** Problem statement **
Carry the passage below on due process limits to pre-removal-order detention forward from its final sentence.

** Text passage **
····················
Taking note of Justice Kennedy's guidance, the Court of Appeals for the Third Circuit has held that there are due process limitations on the duration of pre-removal-order detention.

Under the Supreme Court's holding [in Demore], Congress did not violate the Constitution when it authorized mandatory detention without a bond hearing for certain criminal aliens under § 1226(c). This means that the Executive Branch must detain an alien at the beginning of removal proceedings, without a bond hearing and may do so consistent with the Due Process Clause so long as the alien is given some sort of hearing when initially detained at which he may challenge the basis of his detention. [This is the Joseph hearing.] However, the constitutionality of this practice is a function of the length of the detention. At a certain point, continued detention becomes unreasonable and the Executive Branch's implementation of § 1226(c) becomes unconstitutional unless the Government has justified its actions at a hearing inquiring into whether continued detention is consistent with the law's purposes of preventing flight and dangers to the community. This will necessarily be a fact-dependent inquiry that will vary depending on individual circumstances. We decline to establish a universal point at which detention will always be considered unreasonable.
. . .
····················
** Dataset section **
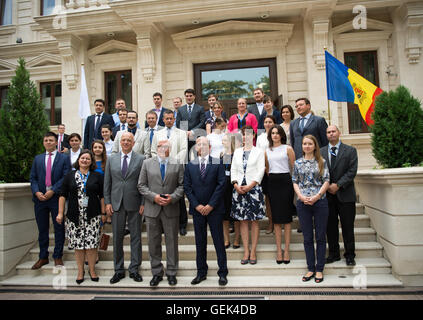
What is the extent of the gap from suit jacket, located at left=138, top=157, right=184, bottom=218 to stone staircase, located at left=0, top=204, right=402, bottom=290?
1.02 m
····················
** Task response **
In short, when detention becomes unreasonable, the Due Process Clause demands a hearing, at which the Government bears the burden of proving that continued detention is necessary to fulfill the purposes of the detention statute.
Diop v. ICB/Homeland Security, 656 F.3d 221, 232-33 (3d Cir. 2011) (footnotes omitted).

Turning to the question of when pre-removal-order detention becomes "unreasonable," the Court of Appeals noted that the petitioner in Demore had been detained only six months, only slightly longer than the average length of pre-removal-order detention in contested cases, when his petition was decided. The Court agreed with the government that the reasonableness determination must take into account a given individual detainee's need for more or less time, as well as the exigencies of a particular case, but also held that the reasonableness enquiry must take into account errors in the proceedings that cause unnecessary delay. In Diop, the Court concluded that the petitioner's 35-month detention period, extended by the immigration judge's numerous errors and the government's failure to secure, at the earliest possible time, evidence that bore directly on the issue of whether Diop was properly detained, was unreasonably long.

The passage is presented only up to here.